And what to make of these 47 songs, composed and sung by a young man, somehow wiser, more road-weary and seasoned than most men twice his age? Some of them became hits for other singers, like Peter, Paul and Mary’s version of “Blowin’ In The Wind” by and the Byrd’s psychedelic interpretation of “Mr. Tambourine Man.” Others would become part of Dylan’s idiosyncratic fabric of folk and blues ruminations — “Man On The Street,” “Poor Blues,” “A Hard Rain’s A-Gonna Fall,” “Master Of War,” “Girl From The North Country” and “The Times Are-A-Changin’.” Still others wouldn’t see official release until long after Dylan had already claimed his throne — “Ballad For A Friend, “ Long Ago, Far Away,” “The Death OF Emmett Till” and “Guess I’m Doing Fine.”

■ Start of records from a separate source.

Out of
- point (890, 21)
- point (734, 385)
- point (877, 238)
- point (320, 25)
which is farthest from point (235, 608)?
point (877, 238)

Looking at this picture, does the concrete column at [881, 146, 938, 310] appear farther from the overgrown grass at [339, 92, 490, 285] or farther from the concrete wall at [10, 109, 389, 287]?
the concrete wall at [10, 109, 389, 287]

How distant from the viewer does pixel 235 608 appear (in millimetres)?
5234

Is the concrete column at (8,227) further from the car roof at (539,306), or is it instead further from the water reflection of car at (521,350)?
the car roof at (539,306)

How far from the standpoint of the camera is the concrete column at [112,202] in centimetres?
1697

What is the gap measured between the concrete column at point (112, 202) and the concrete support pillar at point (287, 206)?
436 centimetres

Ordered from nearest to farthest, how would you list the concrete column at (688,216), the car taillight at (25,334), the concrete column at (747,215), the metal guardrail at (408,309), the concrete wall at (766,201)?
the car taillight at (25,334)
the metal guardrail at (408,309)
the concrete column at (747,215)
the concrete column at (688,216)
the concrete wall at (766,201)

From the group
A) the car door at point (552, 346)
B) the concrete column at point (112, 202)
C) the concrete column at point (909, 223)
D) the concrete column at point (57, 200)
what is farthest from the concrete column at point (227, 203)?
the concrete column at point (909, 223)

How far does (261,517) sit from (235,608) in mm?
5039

It’s important to remember that the songs here were recorded for Dylan’s publishers, whose intentions were more concerned with the songs than the man who wrote them. Thousands of artists would go on to record Bob Dylan songs, but to hear the master architect, baring his soul with an acoustic and a brave, unpolished vocal is like witnessing birth. The Witmark Demos may have been vehicles to sell songs, but they accomplish more in showing just how delicate and precious a melody and a few words could be when delivered by Bob Dylan. The two-CD package, filled out by an informative 60-page booklet, marks an early chapter in Dylan’s colorful and extensive history, still on the rails with no end in sight.